A Noble Tool For Aspiring Writers

Poets & Writers, Sep/Oct 2012 Issue

 

I’ve subscribed to this ambitious writer’s mag magazine for a lot of years now, and my relationship to it has changed over those years. I used to plumb the interviewed writers’ minds for writing tips, always unsure of my own skills. But you can’t write seriously for two decades and not grow past such, and that’s my story here. Now I have an eye out for commiseration from these essays and interviews in a writer’s market overloaded with MFAs, a market constantly unsure of what it wants from its writers. Maybe this down, overloaded, and unsure-of-itself market is the way of this postmodern era, I don’t know. 

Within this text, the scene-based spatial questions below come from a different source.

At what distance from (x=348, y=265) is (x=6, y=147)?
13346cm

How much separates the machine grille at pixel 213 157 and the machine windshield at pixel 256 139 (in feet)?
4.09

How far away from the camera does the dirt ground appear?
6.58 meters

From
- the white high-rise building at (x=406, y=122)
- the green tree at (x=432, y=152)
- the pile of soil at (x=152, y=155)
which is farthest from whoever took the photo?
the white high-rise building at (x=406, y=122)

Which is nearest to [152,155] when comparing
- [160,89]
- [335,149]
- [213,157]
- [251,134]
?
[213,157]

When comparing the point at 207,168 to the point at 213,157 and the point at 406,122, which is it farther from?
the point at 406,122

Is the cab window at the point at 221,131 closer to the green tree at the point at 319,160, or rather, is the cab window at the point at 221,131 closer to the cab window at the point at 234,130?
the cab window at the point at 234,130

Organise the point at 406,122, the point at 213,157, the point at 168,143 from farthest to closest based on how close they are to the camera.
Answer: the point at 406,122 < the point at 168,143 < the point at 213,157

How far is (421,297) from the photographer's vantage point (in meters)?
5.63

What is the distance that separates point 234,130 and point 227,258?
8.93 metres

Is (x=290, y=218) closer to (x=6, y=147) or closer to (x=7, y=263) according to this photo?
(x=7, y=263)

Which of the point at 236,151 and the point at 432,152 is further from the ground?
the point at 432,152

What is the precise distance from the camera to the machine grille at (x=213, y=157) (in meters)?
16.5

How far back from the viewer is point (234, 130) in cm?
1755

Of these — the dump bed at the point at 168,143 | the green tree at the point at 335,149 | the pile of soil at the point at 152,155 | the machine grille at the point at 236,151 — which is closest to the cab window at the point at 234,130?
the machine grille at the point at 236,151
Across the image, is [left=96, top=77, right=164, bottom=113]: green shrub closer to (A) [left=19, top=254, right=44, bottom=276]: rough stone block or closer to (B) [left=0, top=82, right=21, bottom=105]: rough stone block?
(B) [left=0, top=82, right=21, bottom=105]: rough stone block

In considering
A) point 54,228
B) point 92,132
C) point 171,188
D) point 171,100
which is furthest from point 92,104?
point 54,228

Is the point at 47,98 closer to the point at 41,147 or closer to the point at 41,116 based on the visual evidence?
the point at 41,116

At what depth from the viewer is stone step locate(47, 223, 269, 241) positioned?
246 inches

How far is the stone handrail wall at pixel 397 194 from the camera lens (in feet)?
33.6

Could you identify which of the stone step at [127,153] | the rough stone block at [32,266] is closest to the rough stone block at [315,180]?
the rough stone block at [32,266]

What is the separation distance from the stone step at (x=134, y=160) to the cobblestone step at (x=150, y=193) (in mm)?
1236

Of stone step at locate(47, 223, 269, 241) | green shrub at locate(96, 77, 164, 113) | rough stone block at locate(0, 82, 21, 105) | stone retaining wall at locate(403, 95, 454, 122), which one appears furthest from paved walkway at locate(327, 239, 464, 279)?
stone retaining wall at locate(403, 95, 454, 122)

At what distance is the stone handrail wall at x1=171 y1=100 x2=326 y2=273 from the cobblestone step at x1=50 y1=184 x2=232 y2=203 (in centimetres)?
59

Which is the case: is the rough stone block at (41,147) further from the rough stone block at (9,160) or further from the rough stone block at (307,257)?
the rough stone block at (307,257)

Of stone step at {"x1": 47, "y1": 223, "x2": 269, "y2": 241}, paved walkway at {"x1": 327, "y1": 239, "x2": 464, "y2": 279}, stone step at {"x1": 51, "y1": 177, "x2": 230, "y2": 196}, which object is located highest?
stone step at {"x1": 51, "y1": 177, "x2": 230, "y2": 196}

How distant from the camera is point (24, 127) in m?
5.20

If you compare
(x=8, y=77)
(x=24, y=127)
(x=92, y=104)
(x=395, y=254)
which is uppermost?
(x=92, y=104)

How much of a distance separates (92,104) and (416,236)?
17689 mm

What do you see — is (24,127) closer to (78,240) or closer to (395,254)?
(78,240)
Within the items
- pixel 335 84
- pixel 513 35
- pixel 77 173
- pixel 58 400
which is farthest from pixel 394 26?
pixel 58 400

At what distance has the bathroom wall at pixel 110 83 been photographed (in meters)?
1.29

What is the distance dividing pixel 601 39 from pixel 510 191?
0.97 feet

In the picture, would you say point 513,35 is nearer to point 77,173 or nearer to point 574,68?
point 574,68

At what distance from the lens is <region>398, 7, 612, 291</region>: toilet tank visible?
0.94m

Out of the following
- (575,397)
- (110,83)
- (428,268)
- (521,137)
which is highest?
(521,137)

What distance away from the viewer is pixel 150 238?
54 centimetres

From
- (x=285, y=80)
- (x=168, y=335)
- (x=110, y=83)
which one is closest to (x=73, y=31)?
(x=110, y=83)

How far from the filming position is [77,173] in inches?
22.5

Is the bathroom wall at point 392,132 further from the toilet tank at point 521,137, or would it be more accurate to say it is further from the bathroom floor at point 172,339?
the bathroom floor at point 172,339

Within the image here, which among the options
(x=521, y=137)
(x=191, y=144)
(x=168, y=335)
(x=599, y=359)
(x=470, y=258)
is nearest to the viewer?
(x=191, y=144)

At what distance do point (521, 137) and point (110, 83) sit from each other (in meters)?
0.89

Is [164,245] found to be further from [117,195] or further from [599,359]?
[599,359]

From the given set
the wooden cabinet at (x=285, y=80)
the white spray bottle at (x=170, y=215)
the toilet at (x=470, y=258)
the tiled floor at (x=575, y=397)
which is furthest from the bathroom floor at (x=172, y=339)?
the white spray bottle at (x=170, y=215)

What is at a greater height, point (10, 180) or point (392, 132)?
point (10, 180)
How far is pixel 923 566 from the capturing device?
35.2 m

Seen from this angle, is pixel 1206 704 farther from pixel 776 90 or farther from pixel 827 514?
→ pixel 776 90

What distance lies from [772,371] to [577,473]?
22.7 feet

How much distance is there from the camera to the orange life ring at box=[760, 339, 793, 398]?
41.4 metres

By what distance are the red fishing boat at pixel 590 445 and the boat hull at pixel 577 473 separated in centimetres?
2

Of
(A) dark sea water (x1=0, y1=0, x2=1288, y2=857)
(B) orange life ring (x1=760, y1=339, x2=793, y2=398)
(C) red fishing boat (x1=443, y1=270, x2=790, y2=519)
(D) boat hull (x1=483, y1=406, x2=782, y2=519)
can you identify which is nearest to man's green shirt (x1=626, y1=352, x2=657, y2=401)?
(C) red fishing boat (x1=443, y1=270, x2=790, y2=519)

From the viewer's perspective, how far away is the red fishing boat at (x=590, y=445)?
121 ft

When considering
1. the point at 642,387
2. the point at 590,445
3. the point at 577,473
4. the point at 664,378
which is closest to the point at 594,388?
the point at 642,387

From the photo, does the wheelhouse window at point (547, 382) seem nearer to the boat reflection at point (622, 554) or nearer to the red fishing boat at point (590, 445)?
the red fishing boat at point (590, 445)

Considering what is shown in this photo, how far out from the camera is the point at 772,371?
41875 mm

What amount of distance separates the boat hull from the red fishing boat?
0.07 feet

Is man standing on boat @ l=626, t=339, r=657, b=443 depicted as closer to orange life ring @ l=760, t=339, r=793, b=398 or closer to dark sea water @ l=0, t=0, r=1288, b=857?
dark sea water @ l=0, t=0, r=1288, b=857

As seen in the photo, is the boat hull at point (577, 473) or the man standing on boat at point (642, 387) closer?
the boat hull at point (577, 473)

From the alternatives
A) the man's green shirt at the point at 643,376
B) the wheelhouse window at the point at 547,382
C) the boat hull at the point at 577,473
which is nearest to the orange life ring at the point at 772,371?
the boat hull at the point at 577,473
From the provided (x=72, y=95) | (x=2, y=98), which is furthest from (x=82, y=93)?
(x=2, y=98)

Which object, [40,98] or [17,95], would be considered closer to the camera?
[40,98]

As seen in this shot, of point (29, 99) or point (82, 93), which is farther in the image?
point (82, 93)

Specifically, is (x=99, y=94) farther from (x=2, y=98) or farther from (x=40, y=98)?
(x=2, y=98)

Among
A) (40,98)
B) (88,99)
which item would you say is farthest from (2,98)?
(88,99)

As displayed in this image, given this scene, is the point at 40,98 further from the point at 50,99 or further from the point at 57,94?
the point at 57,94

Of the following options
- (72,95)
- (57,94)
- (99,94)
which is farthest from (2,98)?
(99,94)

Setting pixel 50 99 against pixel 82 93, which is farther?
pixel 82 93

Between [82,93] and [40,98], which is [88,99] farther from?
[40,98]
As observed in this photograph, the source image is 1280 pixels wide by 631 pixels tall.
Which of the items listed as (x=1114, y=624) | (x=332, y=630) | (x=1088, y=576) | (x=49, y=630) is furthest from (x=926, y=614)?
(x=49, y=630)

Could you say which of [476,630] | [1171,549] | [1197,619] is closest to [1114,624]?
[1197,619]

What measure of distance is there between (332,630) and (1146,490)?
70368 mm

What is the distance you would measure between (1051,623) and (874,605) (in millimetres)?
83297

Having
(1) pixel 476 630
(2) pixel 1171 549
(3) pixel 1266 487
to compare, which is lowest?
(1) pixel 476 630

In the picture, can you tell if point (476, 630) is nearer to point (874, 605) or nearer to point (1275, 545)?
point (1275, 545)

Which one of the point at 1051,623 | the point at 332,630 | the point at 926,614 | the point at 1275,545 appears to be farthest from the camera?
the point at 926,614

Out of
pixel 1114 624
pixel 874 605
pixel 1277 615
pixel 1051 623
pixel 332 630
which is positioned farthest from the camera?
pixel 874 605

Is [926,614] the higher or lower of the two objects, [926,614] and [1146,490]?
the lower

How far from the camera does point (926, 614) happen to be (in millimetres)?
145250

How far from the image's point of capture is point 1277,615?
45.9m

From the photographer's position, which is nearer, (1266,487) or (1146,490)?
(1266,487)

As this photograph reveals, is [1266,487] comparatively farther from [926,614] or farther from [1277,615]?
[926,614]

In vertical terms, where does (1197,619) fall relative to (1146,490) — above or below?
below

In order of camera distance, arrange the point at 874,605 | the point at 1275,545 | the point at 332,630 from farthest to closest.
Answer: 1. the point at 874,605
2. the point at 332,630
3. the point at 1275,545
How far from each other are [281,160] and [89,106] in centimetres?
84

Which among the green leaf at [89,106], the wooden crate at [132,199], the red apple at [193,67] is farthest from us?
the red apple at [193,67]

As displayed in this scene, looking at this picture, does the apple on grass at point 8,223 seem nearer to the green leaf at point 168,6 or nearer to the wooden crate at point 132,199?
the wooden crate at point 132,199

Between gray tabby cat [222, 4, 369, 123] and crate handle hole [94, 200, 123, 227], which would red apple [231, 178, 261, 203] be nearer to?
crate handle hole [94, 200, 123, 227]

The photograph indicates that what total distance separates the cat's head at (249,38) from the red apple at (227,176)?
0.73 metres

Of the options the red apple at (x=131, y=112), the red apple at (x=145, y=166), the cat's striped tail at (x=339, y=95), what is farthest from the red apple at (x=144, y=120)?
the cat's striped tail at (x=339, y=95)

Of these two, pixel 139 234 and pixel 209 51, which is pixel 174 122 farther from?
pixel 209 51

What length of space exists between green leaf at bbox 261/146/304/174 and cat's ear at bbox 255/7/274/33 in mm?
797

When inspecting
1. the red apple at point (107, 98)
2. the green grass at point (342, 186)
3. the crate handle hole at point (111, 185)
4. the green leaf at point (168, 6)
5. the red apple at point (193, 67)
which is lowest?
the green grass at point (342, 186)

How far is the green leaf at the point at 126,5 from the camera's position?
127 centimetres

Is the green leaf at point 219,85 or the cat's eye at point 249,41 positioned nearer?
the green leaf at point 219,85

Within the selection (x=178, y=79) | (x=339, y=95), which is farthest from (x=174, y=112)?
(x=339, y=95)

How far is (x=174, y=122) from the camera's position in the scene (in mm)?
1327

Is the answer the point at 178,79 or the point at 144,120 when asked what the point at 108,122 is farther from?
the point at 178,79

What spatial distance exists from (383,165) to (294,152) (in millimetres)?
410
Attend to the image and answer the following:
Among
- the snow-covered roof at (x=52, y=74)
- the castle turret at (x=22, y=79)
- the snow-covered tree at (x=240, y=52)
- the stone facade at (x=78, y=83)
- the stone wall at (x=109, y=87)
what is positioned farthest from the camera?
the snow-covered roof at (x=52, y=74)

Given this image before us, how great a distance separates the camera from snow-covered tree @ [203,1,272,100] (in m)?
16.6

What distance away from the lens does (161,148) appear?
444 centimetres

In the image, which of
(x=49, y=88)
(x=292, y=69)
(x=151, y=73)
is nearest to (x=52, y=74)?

At any rate (did I mention MFA?) this is the MFA issue. Before I read though those pearls to wannabes, I read articles by writers struggling with trying to maintain a writership within the old 9-to5, the onus of several failed novels, the perils of marriage and parenthood, and the inevitable magnetic force of teaching as a way out of writing recognition’s frustrations.

To me – and this issue pretty much exemplifies this – the MFA factories are caught up in one thing and one thing only: teaching creative writing. Within the industry, this means technique, technique, technique. I see little anywhere to urge aspirants toward the richness of life that engenders a perspective worthy of writing about it, much less of reading about it – even when fictionalized. And the whole industry seems rather incestuous: get to know a select group of teachers and writers, let them teach you and inspire you, so you can take their place within roughly the same writerly mindset. 

Of course, none of this is P&W’s fault – the mag only writes about what’s going on in the writing biz – from the writer’s standpoint – gives some tips on how to stay afloat in it, with an occasional commiseration or two.

Me? I do read the mag, but less avidly now. My interest lies more in the classifieds, where maybe, just maybe, I’ll find a home for some of my stuff. And sometimes I do.